## [Zu bearbeitende Aufgaben]
(1) Prüfen Sie, ob die folgenden Aussagen mit dem Textauszug übereinstimmen: (a) Das Urteil des LG Mainz erging am 19.10.2012. (b) Der kalendermonatliche Abschlag beträgt 8.000 EUR. (c) Die Berufung wurde von der Beklagten eingelegt. Antworten Sie jeweils mit Ja oder Nein und zitieren Sie die ausschlaggebenden Worte wörtlich.
(2) An wen muss die Beklagte laut Textauszug den monatlichen Abschlag zahlen?

## [Ausgewählter Textauszug]
──────────────────────────────

Leitsatz (amtlich)
Zur Frage, unter welchen prozessualen und materiellen Voraussetzungen der Betreiber einer auf Konversionsflächen errichteten Photovoltaikanlage die Einspeisevergütung in gewillkürter Prozessstandschaft zugunsten seiner finanzierenden Bank als Sicherungszessionarin des Vergütungsanspruchs durch einstweilige Verfügung gegen den Netzbetreiber geltend machen kann.
Normenkette
EEG §§ 16, 32 Abs. 3 Nr. 2, §§ 59, 66; BGB § 398; ZPO §§ 51, 935, 938, 940
Verfahrensgang
LG Mainz (Urteil vom 19.10.2012; Aktenzeichen 9 O 232/12) |
Tenor
1. Auf die Berufung der Klägerin wird das Urteil des LG Mainz vom 19.10.2012 - 9 O 232/12, geändert:
Die Beklagte wird verurteilt, ab dem 11.11.2011 an die X - Bank e.G. längstens bis zur Beendigung des Hauptsacheverfahrens oder, soweit ein solches Verfahren nicht bis zum 31.3.2013 eingeleitet wird, bis zu diesem Zeitpunkt einen kalendermonatlichen Abschlag i.H.v. 7.932,58 EUR, für November 2011 anteilig, Zug um Zug gegen jeweilige Übergabe einer Sicherheitsleistung i.S.d. § 108 ZPO in gleicher Höhe für den in das Netz der Berufungsbeklagten eingespeisten Strom, der in den von der Klägerin am Standort O. im Geltungsbereich des Bebauungsplans "Auf dem K." (1. Änderung) vom 10.8.2011 errichteten Photovoltaikmodulen (Teilfläche A) produziert wird, zu zahlen.

──────────────────────────────

## [Ausgelesene Einträge]
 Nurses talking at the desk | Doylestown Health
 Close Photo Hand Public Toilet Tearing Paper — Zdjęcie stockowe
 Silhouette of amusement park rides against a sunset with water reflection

──────────────────────────────

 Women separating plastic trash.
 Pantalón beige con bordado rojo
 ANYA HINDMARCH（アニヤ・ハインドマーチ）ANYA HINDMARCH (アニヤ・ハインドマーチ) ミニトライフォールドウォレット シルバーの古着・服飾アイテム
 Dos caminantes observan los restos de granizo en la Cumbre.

──────────────────────────────

## [Schriftliche Antworten]
(1)
(a) Ja: „LG Mainz (Urteil vom 19.10.2012; Aktenzeichen 9 O 232/12)“
(b) Nein: „einen kalendermonatlichen Abschlag i.H.v. 7.932,58 EUR“
(c) Nein: „Auf die Berufung der Klägerin“

(2) An die X - Bank e.G.